Phamly dinner is a way for me to honour and remember Mum, so even though some weekends I wish I could just stay home and enjoy a lazy day, especially if I’ve had a big Saturday, I still drag my sorry butt to Inala to make Phamly dinner happen. It’s usually a Vietnamese dish. Now that I’m vegetarian, I prep the food with Dad then he cooks the meat version and I cook the vegetarian version for me and Eldest Niece. Prepping Phamly dinner is also when I get most of my quotable Dad quotes because we chat while we cook.

Then come dinner time, Little Sissy Pham rocks up to set the dinner table, and finish prep for the calm before the storm.

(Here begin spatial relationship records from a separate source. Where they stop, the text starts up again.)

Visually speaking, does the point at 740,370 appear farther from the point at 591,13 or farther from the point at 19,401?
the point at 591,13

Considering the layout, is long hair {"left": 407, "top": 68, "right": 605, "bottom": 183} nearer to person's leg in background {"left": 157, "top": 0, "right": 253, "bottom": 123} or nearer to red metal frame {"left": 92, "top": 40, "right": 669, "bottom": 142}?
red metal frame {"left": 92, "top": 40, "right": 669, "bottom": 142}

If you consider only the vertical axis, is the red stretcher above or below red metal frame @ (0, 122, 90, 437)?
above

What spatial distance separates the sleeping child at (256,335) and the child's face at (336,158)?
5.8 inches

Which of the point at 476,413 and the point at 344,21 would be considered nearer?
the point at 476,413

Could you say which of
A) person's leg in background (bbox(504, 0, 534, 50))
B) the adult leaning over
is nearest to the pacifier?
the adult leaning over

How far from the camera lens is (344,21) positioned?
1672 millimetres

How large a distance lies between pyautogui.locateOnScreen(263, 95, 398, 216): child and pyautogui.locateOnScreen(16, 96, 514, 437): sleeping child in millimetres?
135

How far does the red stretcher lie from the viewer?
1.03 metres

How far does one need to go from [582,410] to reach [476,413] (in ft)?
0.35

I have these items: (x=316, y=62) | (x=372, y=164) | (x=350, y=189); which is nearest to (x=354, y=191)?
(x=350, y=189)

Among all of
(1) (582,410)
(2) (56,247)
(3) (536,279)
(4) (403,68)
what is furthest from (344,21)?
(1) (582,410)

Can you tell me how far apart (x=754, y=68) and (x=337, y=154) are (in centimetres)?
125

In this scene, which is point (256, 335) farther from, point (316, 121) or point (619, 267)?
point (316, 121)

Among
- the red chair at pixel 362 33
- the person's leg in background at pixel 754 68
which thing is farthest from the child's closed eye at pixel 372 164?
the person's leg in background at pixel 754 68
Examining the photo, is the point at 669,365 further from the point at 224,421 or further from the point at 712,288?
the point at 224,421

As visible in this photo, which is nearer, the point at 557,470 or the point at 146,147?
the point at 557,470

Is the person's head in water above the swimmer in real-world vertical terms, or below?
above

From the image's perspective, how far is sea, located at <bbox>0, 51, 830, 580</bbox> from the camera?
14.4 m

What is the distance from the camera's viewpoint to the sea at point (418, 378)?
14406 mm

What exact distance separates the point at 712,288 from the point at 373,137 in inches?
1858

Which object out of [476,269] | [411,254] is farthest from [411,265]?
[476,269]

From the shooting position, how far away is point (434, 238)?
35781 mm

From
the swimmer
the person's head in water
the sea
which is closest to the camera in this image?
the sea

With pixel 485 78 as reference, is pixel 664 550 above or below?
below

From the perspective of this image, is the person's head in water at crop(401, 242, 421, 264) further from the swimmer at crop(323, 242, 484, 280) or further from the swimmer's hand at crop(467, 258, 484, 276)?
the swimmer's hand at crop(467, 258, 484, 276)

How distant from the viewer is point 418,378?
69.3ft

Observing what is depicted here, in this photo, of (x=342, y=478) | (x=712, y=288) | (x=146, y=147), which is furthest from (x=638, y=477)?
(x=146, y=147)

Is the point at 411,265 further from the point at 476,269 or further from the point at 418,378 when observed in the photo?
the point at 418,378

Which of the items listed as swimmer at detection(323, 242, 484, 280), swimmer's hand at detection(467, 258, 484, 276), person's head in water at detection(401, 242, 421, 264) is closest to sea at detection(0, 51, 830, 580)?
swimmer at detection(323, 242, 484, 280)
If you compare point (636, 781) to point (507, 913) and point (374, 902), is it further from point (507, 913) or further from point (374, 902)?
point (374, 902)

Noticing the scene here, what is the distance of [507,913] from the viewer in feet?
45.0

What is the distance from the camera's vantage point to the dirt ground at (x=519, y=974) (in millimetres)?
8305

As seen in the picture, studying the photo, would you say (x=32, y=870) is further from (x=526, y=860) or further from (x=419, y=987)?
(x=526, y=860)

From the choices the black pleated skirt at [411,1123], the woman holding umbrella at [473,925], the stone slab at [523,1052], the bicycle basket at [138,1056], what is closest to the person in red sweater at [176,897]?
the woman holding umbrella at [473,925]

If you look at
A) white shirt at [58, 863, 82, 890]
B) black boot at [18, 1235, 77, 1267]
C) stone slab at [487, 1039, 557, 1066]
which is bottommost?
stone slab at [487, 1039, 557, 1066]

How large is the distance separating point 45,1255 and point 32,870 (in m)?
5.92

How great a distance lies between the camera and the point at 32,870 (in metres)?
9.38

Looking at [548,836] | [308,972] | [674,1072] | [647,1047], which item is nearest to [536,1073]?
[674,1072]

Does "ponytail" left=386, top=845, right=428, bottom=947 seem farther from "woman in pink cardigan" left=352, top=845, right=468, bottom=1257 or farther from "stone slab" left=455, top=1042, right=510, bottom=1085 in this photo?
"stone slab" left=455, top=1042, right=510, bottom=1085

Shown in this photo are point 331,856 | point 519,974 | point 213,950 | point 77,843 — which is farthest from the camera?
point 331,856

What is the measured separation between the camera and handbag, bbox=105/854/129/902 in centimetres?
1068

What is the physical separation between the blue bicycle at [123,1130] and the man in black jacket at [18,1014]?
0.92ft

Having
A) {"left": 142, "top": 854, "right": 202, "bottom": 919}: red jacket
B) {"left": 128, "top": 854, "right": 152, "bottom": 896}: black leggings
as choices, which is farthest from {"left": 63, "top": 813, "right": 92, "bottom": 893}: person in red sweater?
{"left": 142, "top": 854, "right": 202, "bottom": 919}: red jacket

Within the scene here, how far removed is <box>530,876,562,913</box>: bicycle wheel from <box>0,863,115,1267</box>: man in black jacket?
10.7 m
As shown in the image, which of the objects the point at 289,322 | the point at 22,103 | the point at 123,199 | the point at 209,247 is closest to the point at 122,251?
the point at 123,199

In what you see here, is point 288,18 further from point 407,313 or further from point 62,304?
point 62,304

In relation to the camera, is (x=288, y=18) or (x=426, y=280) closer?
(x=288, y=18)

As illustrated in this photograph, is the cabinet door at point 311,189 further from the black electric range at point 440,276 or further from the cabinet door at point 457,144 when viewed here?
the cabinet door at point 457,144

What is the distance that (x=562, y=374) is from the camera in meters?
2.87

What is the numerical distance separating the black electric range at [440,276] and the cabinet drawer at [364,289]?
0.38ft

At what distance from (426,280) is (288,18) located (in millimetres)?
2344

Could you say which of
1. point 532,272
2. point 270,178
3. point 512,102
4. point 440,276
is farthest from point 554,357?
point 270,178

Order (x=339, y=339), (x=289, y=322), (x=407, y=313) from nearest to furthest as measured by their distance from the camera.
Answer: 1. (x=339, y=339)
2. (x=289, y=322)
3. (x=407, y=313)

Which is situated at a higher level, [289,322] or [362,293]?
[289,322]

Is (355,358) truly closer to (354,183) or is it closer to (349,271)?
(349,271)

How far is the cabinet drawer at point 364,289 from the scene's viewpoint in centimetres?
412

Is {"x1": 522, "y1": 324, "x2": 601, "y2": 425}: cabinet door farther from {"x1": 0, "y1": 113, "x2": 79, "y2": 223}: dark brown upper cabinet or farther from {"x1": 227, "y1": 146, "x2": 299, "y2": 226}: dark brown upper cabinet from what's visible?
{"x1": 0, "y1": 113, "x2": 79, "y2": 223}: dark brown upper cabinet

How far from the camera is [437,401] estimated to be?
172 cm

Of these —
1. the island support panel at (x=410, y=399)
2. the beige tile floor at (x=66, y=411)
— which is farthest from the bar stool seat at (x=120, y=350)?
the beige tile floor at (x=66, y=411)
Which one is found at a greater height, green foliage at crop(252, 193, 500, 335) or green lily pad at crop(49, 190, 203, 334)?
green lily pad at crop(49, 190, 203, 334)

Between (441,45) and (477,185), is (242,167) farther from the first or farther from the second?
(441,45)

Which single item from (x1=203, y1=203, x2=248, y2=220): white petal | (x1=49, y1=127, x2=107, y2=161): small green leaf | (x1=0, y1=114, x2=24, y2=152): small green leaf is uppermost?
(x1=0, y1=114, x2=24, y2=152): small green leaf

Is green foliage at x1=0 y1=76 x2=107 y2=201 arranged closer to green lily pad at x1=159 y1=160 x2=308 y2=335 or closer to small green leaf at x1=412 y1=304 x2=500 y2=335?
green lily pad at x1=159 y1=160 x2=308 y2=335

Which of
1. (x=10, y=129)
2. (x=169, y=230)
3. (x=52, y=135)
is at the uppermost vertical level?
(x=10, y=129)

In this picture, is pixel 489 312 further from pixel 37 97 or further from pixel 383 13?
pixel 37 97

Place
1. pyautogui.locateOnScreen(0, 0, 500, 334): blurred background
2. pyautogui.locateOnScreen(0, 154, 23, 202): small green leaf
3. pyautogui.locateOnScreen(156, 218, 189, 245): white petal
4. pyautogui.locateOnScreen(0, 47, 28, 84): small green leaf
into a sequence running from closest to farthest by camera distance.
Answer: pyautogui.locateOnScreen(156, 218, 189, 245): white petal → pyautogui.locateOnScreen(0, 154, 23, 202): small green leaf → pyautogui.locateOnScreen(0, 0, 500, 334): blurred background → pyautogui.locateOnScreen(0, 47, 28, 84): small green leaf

When Big Brother Pham, his mini-me’s and wife rock up, it turns into a feeding frenzy while we all talk over each other at the table in English and Vietnamese conversations. Dad doesn’t understand us when we speak English too quickly so he doesn’t wait for an appropriate break in conversation, he’ll just start a new thread in Vietnamese whenever he damn well pleases. And I wouldn’t have it any other way because Mum used to do that too.